• [Lista de tarefas]:
• A. Reproduza com fidelidade o trecho do texto sobre as lacunas dos dicionários que começa em "Em taes casos, é" e termina em "dirige a obra.".
• B. Prossiga com o texto sobre as lacunas dos dicionários a partir do ponto em que ele se encerra.

• [Texto do documento]:

● ● ● ● ● ● ●

E, a êste propósito, não será ocioso memorar que muitos diccionaristas conheceram e usaram, no decurso das suas obras, expressões que não registaram no competente lugar do vocabulário, ou porque, redigindo um artigo, não souberam recordar-se dos termos que usaram noutro, ou porque, distribuida a obra por collaboradores diversos, o autor dos artigos relativos á letra A, por exemplo, não conhecia os termos de que se serviria o autor dos artigos da letra Z.

E assim é que, na grande obra de Frei Domingos Vieira, — e só me refiro aos artigos de uma letra, — debalde procuraremos pelagiano, perómelos, phene, patigabiraba, picaveco, plumbear, panarei, etc., etc. E, contudo, o autor ou os seus ampliadores conheceram e empregaram aquelles termos, ao definir marmanjo, albatroz, batrachio, benzina, côco, azerar, calhamaço, etc. No bom Diccionário Contemporâneo, inutilmente procuraremos os vocábulos assexuado, arachnidas, herva, carácias, chenopódias, spermatozoides, camomilla, gorilla, gálleas, parrochiano e parróchia, trachinídeos, decapódeos, escomberoides, avessar, termillionésimo, azaro, lóio, etc.; e contudo o autor ou os autores da obra serviram-se delles, com fundamento ou sem êlle, ao definir abelha, ácaro, alquequenje, ambeta, anserina, antherídea, anthêmis, anthropomorphos, aparinas, aparrochiar-se, aranha, astacites, atum, avessado, avo, azeredo, azulóio, etc., — e só me refiro a vocábulos da letra A.

Em taes casos, é a falta de méthodo, e sobretudo o facto ou a necessidade de muitos collaboradores da mesma obra, o que determina sensíveis lacunas, sem desabono da competência e saber de quem dirige a obra.

● ● ● ● ● ● ●

• [Registros extraídos]:
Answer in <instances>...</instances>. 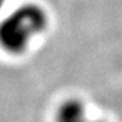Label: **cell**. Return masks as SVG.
Listing matches in <instances>:
<instances>
[{
	"instance_id": "1",
	"label": "cell",
	"mask_w": 122,
	"mask_h": 122,
	"mask_svg": "<svg viewBox=\"0 0 122 122\" xmlns=\"http://www.w3.org/2000/svg\"><path fill=\"white\" fill-rule=\"evenodd\" d=\"M47 25L44 9L35 4L21 5L0 21V46L8 53L21 55L47 30Z\"/></svg>"
},
{
	"instance_id": "2",
	"label": "cell",
	"mask_w": 122,
	"mask_h": 122,
	"mask_svg": "<svg viewBox=\"0 0 122 122\" xmlns=\"http://www.w3.org/2000/svg\"><path fill=\"white\" fill-rule=\"evenodd\" d=\"M56 122H105L103 120L92 118L87 113L82 103L77 99L66 100L57 109Z\"/></svg>"
},
{
	"instance_id": "3",
	"label": "cell",
	"mask_w": 122,
	"mask_h": 122,
	"mask_svg": "<svg viewBox=\"0 0 122 122\" xmlns=\"http://www.w3.org/2000/svg\"><path fill=\"white\" fill-rule=\"evenodd\" d=\"M4 3H5V0H0V10H1V8H3V5H4Z\"/></svg>"
}]
</instances>
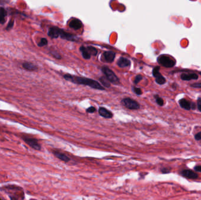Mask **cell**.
Masks as SVG:
<instances>
[{
    "instance_id": "cell-19",
    "label": "cell",
    "mask_w": 201,
    "mask_h": 200,
    "mask_svg": "<svg viewBox=\"0 0 201 200\" xmlns=\"http://www.w3.org/2000/svg\"><path fill=\"white\" fill-rule=\"evenodd\" d=\"M100 81L101 83L105 87L107 88H109L110 86V82H109V81L105 77H101L100 78Z\"/></svg>"
},
{
    "instance_id": "cell-35",
    "label": "cell",
    "mask_w": 201,
    "mask_h": 200,
    "mask_svg": "<svg viewBox=\"0 0 201 200\" xmlns=\"http://www.w3.org/2000/svg\"><path fill=\"white\" fill-rule=\"evenodd\" d=\"M0 200H1V199H0Z\"/></svg>"
},
{
    "instance_id": "cell-17",
    "label": "cell",
    "mask_w": 201,
    "mask_h": 200,
    "mask_svg": "<svg viewBox=\"0 0 201 200\" xmlns=\"http://www.w3.org/2000/svg\"><path fill=\"white\" fill-rule=\"evenodd\" d=\"M79 51L83 55V57L85 59H89L91 57V54L89 52L88 50L87 47L84 46H81L79 48Z\"/></svg>"
},
{
    "instance_id": "cell-21",
    "label": "cell",
    "mask_w": 201,
    "mask_h": 200,
    "mask_svg": "<svg viewBox=\"0 0 201 200\" xmlns=\"http://www.w3.org/2000/svg\"><path fill=\"white\" fill-rule=\"evenodd\" d=\"M154 98L155 99V100H156V103L160 106H162L164 105V100L160 97L158 95L156 94L154 96Z\"/></svg>"
},
{
    "instance_id": "cell-5",
    "label": "cell",
    "mask_w": 201,
    "mask_h": 200,
    "mask_svg": "<svg viewBox=\"0 0 201 200\" xmlns=\"http://www.w3.org/2000/svg\"><path fill=\"white\" fill-rule=\"evenodd\" d=\"M22 139L32 148L36 150H41V146L36 139L25 135L23 136Z\"/></svg>"
},
{
    "instance_id": "cell-9",
    "label": "cell",
    "mask_w": 201,
    "mask_h": 200,
    "mask_svg": "<svg viewBox=\"0 0 201 200\" xmlns=\"http://www.w3.org/2000/svg\"><path fill=\"white\" fill-rule=\"evenodd\" d=\"M61 29L57 27H52L49 28L48 32V35L51 38H58L59 37Z\"/></svg>"
},
{
    "instance_id": "cell-1",
    "label": "cell",
    "mask_w": 201,
    "mask_h": 200,
    "mask_svg": "<svg viewBox=\"0 0 201 200\" xmlns=\"http://www.w3.org/2000/svg\"><path fill=\"white\" fill-rule=\"evenodd\" d=\"M64 77L66 81H70L75 84L83 85L85 86H88L90 88L101 90H105V88L101 85L100 83L92 79L83 77H76V76L71 75L70 74H65L64 76Z\"/></svg>"
},
{
    "instance_id": "cell-20",
    "label": "cell",
    "mask_w": 201,
    "mask_h": 200,
    "mask_svg": "<svg viewBox=\"0 0 201 200\" xmlns=\"http://www.w3.org/2000/svg\"><path fill=\"white\" fill-rule=\"evenodd\" d=\"M87 48L89 52L91 54V56H95L97 55L98 50L95 48L93 47L92 46H88L87 47Z\"/></svg>"
},
{
    "instance_id": "cell-31",
    "label": "cell",
    "mask_w": 201,
    "mask_h": 200,
    "mask_svg": "<svg viewBox=\"0 0 201 200\" xmlns=\"http://www.w3.org/2000/svg\"><path fill=\"white\" fill-rule=\"evenodd\" d=\"M197 107H198V109L199 110V111L201 112V100L200 99H199L198 100Z\"/></svg>"
},
{
    "instance_id": "cell-22",
    "label": "cell",
    "mask_w": 201,
    "mask_h": 200,
    "mask_svg": "<svg viewBox=\"0 0 201 200\" xmlns=\"http://www.w3.org/2000/svg\"><path fill=\"white\" fill-rule=\"evenodd\" d=\"M48 44V40L46 38H41L40 42L38 44V46L40 47H44L45 45H47Z\"/></svg>"
},
{
    "instance_id": "cell-8",
    "label": "cell",
    "mask_w": 201,
    "mask_h": 200,
    "mask_svg": "<svg viewBox=\"0 0 201 200\" xmlns=\"http://www.w3.org/2000/svg\"><path fill=\"white\" fill-rule=\"evenodd\" d=\"M180 174L182 176L188 179H192L195 180L198 178V175L197 173H196L194 171L190 170H183L180 172Z\"/></svg>"
},
{
    "instance_id": "cell-25",
    "label": "cell",
    "mask_w": 201,
    "mask_h": 200,
    "mask_svg": "<svg viewBox=\"0 0 201 200\" xmlns=\"http://www.w3.org/2000/svg\"><path fill=\"white\" fill-rule=\"evenodd\" d=\"M51 54L53 55V57L55 58L56 59H60L61 58V55H59V53H58L57 52H55V51H51Z\"/></svg>"
},
{
    "instance_id": "cell-26",
    "label": "cell",
    "mask_w": 201,
    "mask_h": 200,
    "mask_svg": "<svg viewBox=\"0 0 201 200\" xmlns=\"http://www.w3.org/2000/svg\"><path fill=\"white\" fill-rule=\"evenodd\" d=\"M190 86L195 88H201V82L192 83L190 85Z\"/></svg>"
},
{
    "instance_id": "cell-12",
    "label": "cell",
    "mask_w": 201,
    "mask_h": 200,
    "mask_svg": "<svg viewBox=\"0 0 201 200\" xmlns=\"http://www.w3.org/2000/svg\"><path fill=\"white\" fill-rule=\"evenodd\" d=\"M98 112H99L100 115L103 118H107V119L113 118V114L112 113V112L109 111L105 107H100V109L98 110Z\"/></svg>"
},
{
    "instance_id": "cell-11",
    "label": "cell",
    "mask_w": 201,
    "mask_h": 200,
    "mask_svg": "<svg viewBox=\"0 0 201 200\" xmlns=\"http://www.w3.org/2000/svg\"><path fill=\"white\" fill-rule=\"evenodd\" d=\"M116 54L113 51H106L104 52L102 56L104 60L108 63H111L114 60Z\"/></svg>"
},
{
    "instance_id": "cell-33",
    "label": "cell",
    "mask_w": 201,
    "mask_h": 200,
    "mask_svg": "<svg viewBox=\"0 0 201 200\" xmlns=\"http://www.w3.org/2000/svg\"><path fill=\"white\" fill-rule=\"evenodd\" d=\"M10 198L11 200H17L15 197H11V196H10Z\"/></svg>"
},
{
    "instance_id": "cell-6",
    "label": "cell",
    "mask_w": 201,
    "mask_h": 200,
    "mask_svg": "<svg viewBox=\"0 0 201 200\" xmlns=\"http://www.w3.org/2000/svg\"><path fill=\"white\" fill-rule=\"evenodd\" d=\"M160 66H156L153 69L152 74L154 77L155 78V81L160 85H164L166 81V79L163 77L160 72Z\"/></svg>"
},
{
    "instance_id": "cell-29",
    "label": "cell",
    "mask_w": 201,
    "mask_h": 200,
    "mask_svg": "<svg viewBox=\"0 0 201 200\" xmlns=\"http://www.w3.org/2000/svg\"><path fill=\"white\" fill-rule=\"evenodd\" d=\"M195 139L196 140H201V131L195 135Z\"/></svg>"
},
{
    "instance_id": "cell-4",
    "label": "cell",
    "mask_w": 201,
    "mask_h": 200,
    "mask_svg": "<svg viewBox=\"0 0 201 200\" xmlns=\"http://www.w3.org/2000/svg\"><path fill=\"white\" fill-rule=\"evenodd\" d=\"M121 103L125 107L130 110H138L140 108V105L139 103L130 98H124L121 100Z\"/></svg>"
},
{
    "instance_id": "cell-30",
    "label": "cell",
    "mask_w": 201,
    "mask_h": 200,
    "mask_svg": "<svg viewBox=\"0 0 201 200\" xmlns=\"http://www.w3.org/2000/svg\"><path fill=\"white\" fill-rule=\"evenodd\" d=\"M161 172H162V173L166 174V173H169V172H170V170H169V169H168V168L164 167V168H163V169H161Z\"/></svg>"
},
{
    "instance_id": "cell-34",
    "label": "cell",
    "mask_w": 201,
    "mask_h": 200,
    "mask_svg": "<svg viewBox=\"0 0 201 200\" xmlns=\"http://www.w3.org/2000/svg\"><path fill=\"white\" fill-rule=\"evenodd\" d=\"M199 75H201V72H199Z\"/></svg>"
},
{
    "instance_id": "cell-32",
    "label": "cell",
    "mask_w": 201,
    "mask_h": 200,
    "mask_svg": "<svg viewBox=\"0 0 201 200\" xmlns=\"http://www.w3.org/2000/svg\"><path fill=\"white\" fill-rule=\"evenodd\" d=\"M194 170L196 171L201 172V165H196L195 167H194Z\"/></svg>"
},
{
    "instance_id": "cell-24",
    "label": "cell",
    "mask_w": 201,
    "mask_h": 200,
    "mask_svg": "<svg viewBox=\"0 0 201 200\" xmlns=\"http://www.w3.org/2000/svg\"><path fill=\"white\" fill-rule=\"evenodd\" d=\"M133 91L137 95H141L142 94V90L140 88H136V87H133L132 88Z\"/></svg>"
},
{
    "instance_id": "cell-2",
    "label": "cell",
    "mask_w": 201,
    "mask_h": 200,
    "mask_svg": "<svg viewBox=\"0 0 201 200\" xmlns=\"http://www.w3.org/2000/svg\"><path fill=\"white\" fill-rule=\"evenodd\" d=\"M101 70L102 71L103 73L105 75V77L109 81V82L117 85L119 84V79L118 77L111 69H109L106 66H104L102 67Z\"/></svg>"
},
{
    "instance_id": "cell-3",
    "label": "cell",
    "mask_w": 201,
    "mask_h": 200,
    "mask_svg": "<svg viewBox=\"0 0 201 200\" xmlns=\"http://www.w3.org/2000/svg\"><path fill=\"white\" fill-rule=\"evenodd\" d=\"M157 61L160 65L165 68H172L176 65V61L166 55H160Z\"/></svg>"
},
{
    "instance_id": "cell-28",
    "label": "cell",
    "mask_w": 201,
    "mask_h": 200,
    "mask_svg": "<svg viewBox=\"0 0 201 200\" xmlns=\"http://www.w3.org/2000/svg\"><path fill=\"white\" fill-rule=\"evenodd\" d=\"M86 111L88 113H94V112L96 111V109L94 107L91 106V107H89V108H88Z\"/></svg>"
},
{
    "instance_id": "cell-18",
    "label": "cell",
    "mask_w": 201,
    "mask_h": 200,
    "mask_svg": "<svg viewBox=\"0 0 201 200\" xmlns=\"http://www.w3.org/2000/svg\"><path fill=\"white\" fill-rule=\"evenodd\" d=\"M7 12L4 8H0V24H4L6 21Z\"/></svg>"
},
{
    "instance_id": "cell-27",
    "label": "cell",
    "mask_w": 201,
    "mask_h": 200,
    "mask_svg": "<svg viewBox=\"0 0 201 200\" xmlns=\"http://www.w3.org/2000/svg\"><path fill=\"white\" fill-rule=\"evenodd\" d=\"M14 21L13 20H11L10 22H9V24H8L7 27H6V30H10L11 28H12L14 26Z\"/></svg>"
},
{
    "instance_id": "cell-15",
    "label": "cell",
    "mask_w": 201,
    "mask_h": 200,
    "mask_svg": "<svg viewBox=\"0 0 201 200\" xmlns=\"http://www.w3.org/2000/svg\"><path fill=\"white\" fill-rule=\"evenodd\" d=\"M53 154L59 160L64 161V162H69L70 161V158L67 156L66 154H64V153H61L58 151H53Z\"/></svg>"
},
{
    "instance_id": "cell-13",
    "label": "cell",
    "mask_w": 201,
    "mask_h": 200,
    "mask_svg": "<svg viewBox=\"0 0 201 200\" xmlns=\"http://www.w3.org/2000/svg\"><path fill=\"white\" fill-rule=\"evenodd\" d=\"M117 65L120 68H126L130 65V59H127L124 57H121L117 61Z\"/></svg>"
},
{
    "instance_id": "cell-16",
    "label": "cell",
    "mask_w": 201,
    "mask_h": 200,
    "mask_svg": "<svg viewBox=\"0 0 201 200\" xmlns=\"http://www.w3.org/2000/svg\"><path fill=\"white\" fill-rule=\"evenodd\" d=\"M23 67L25 69L28 71H36L38 70V67L31 62H24Z\"/></svg>"
},
{
    "instance_id": "cell-7",
    "label": "cell",
    "mask_w": 201,
    "mask_h": 200,
    "mask_svg": "<svg viewBox=\"0 0 201 200\" xmlns=\"http://www.w3.org/2000/svg\"><path fill=\"white\" fill-rule=\"evenodd\" d=\"M179 104L182 109L187 110H189L190 109L195 110L196 107L194 103L190 102L188 100H186L185 99H181L179 100Z\"/></svg>"
},
{
    "instance_id": "cell-10",
    "label": "cell",
    "mask_w": 201,
    "mask_h": 200,
    "mask_svg": "<svg viewBox=\"0 0 201 200\" xmlns=\"http://www.w3.org/2000/svg\"><path fill=\"white\" fill-rule=\"evenodd\" d=\"M83 26V23L79 19L73 18L69 23V27L74 30H79Z\"/></svg>"
},
{
    "instance_id": "cell-14",
    "label": "cell",
    "mask_w": 201,
    "mask_h": 200,
    "mask_svg": "<svg viewBox=\"0 0 201 200\" xmlns=\"http://www.w3.org/2000/svg\"><path fill=\"white\" fill-rule=\"evenodd\" d=\"M198 75L196 73H183L181 75V78L182 81H190L192 79H194V80H197L198 79Z\"/></svg>"
},
{
    "instance_id": "cell-23",
    "label": "cell",
    "mask_w": 201,
    "mask_h": 200,
    "mask_svg": "<svg viewBox=\"0 0 201 200\" xmlns=\"http://www.w3.org/2000/svg\"><path fill=\"white\" fill-rule=\"evenodd\" d=\"M142 78H143V77H142V76H141V75H136L135 77L134 78V84L136 85V84H138V83L142 81Z\"/></svg>"
}]
</instances>
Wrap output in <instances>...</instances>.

● ● ● ● ● ● ●

• [Respostas por tarefa]:
• A.
Em taes casos, é a falta de méthodo, e sobretudo o facto ou a necessidade de muitos collaboradores da mesma obra, o que determina sensíveis lacunas, sem desabono da competência e saber de quem dirige a obra.

• B.
E todavia taes casos, embora dignos de nota, não accusam, como é de vêr, as principaes deficiências dos nossos mais estimados diccionários: as deficiências capitaes referem-se á linguagem popular, á linguagem culta, antiga e moderna, á technologia scientífica, etc., e foi especialmente neste campo que eu, durante vinte e dois annos, despendi larga parte dos meus cuidados e trabalho.

 

II

Materiaes da obra


Nado e criado entre as serranias da Beira, nunca achei exaggerado o parecer de Camillo, quando o celebrado escritor chamava ao povo o melhor dos nossos clássicos; e, tendo ao depois residido annos nas provincias do Doiro, do Alentejo e da Extremadura, mais se me arraigou a convicção de que o povo é realmente um grande mestre da língua, embora êlle o seja inconscientemente, e embora mui raramente o hajam consultado diccionaristas, a revêzes preoccupados de prosápias acadêmicas.

Desadorada pelos lexicógraphos, a linguagem popular mereceu-me longos e especiaes cuidados, que reverteram na colheita de mais de seis mil vocábulos e locuções que não andavam nos diccionários, mas que o povo tem guardado religiosamente por essas províncias em fóra.

É muitas vezes incerta a origem ou formação dessas expressões; mas, muitas outras vezes, ali se nos deparam preciosos lusitanismos, apropriadas dicções, e até numerosos termos, que os eruditos têm tido a ingenuidade de capitular de archaísmos!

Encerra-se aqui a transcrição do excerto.